Meet the Hubs!: Kentucky Digital Library

Posted by Carly B. Boxer on February 14, 2013 in Blog, Featured.
This is the fifth post in a weekly series highlighting the DPLA’s service hubs

Over the course of a very snowy weekend here in Boston, I spent a few house-bound hours searching through the awesome collection of the Kentucky Digital Library (KDL). The KDL includes some 800,000 pages of historic newspapers, plus digitized photos, maps, books, and letters. The collection has moved into audio files with its inclusion of oral histories of the experiences of Iraq War veterans living in Kentucky and of the state’s notable horse industry. The Kentucky Digital Library began in 1998, and since then has transitioned from an organization dedicated to digitizing finding aids to one focused on converting the state’s wealth of analog records into an accessible digital format and creating metadata.

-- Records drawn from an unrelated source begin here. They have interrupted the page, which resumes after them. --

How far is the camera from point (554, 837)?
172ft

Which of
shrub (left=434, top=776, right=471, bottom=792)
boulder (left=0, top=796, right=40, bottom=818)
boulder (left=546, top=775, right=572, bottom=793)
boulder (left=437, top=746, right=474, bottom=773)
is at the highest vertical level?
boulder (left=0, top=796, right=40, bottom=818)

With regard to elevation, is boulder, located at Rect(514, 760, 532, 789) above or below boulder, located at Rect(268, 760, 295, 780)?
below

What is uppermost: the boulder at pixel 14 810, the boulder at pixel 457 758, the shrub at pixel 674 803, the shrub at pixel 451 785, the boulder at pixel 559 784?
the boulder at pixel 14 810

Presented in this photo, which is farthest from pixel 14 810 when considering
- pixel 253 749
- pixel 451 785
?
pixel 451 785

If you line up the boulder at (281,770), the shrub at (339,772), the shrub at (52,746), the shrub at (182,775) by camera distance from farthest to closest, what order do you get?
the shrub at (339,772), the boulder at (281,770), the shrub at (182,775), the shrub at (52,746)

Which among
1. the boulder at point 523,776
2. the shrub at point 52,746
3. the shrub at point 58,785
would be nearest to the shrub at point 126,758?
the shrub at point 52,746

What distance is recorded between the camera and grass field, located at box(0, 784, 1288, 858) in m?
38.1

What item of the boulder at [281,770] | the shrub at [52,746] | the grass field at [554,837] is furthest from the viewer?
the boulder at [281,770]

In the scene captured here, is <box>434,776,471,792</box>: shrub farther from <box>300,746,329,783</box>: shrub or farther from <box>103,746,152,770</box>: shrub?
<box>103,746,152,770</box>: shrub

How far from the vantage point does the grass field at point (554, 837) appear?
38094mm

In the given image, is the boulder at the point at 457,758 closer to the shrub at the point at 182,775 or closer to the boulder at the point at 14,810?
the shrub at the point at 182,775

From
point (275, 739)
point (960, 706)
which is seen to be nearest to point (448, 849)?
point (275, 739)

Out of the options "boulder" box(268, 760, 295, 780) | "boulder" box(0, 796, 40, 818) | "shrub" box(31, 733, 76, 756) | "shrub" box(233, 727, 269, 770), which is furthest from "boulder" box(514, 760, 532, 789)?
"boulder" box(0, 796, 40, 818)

One of the more unusual collections in the KDL is a series of audio files from the Horse Industry in Kentucky Oral History Project. The interviews, accompanied by transcripts, include conversations with horse owners, handlers, equine veterinarians, and more. Although many of the interviews were conducted over the past few years, several of them date back as far as the 1970s. Altogether, the variety of recordings provides a broad, in-depth look into an industry thoroughly associated with Kentucky.

The title page of Henry Clay’s 1829 address, Courtesy of the Kentucky Digital Library

While browsing through a set of “collection highlights” on the KDL’s homepage, I found an 1829 transcript of “An Address Delivered to the Colonization Society of Kentucky,” a speech given by Henry Clay in Frankfort. At the time, Clay we serving as Senator of Kentucky after his unsuccessful run for president. The KDL contains a considerable assortment of documents from Henry Clay’s life, including links to letters from the 1850s.

A page from a 15th Century Italian Book of Hours, Courtesy of the Kentucky Digital Library

Among the items I browsed through, my personal favorite bears little relation to the history or geography of Kentucky. Instead, I was drawn to a late medieval manuscript. The 1412 Italian Book of Hours consists of 189 pages of script interspersed with gorgeous drawings. I’m especially fond of a series of birds drawn in the margins of an illustrated page near the beginning of the book. This particular Book of Hours is part of a collection of digitized manuscripts from the University of Kentucky, which includes 520 digital images of late medieval manuscripts from the university’s special collection. Although these manuscripts aren’t as specific to Kentucky’s history and cultural heritage as many of the KDL’s other contents, they’re gorgeous nonetheless, and may be my most surprising find from any of my searches through the service hubs to date!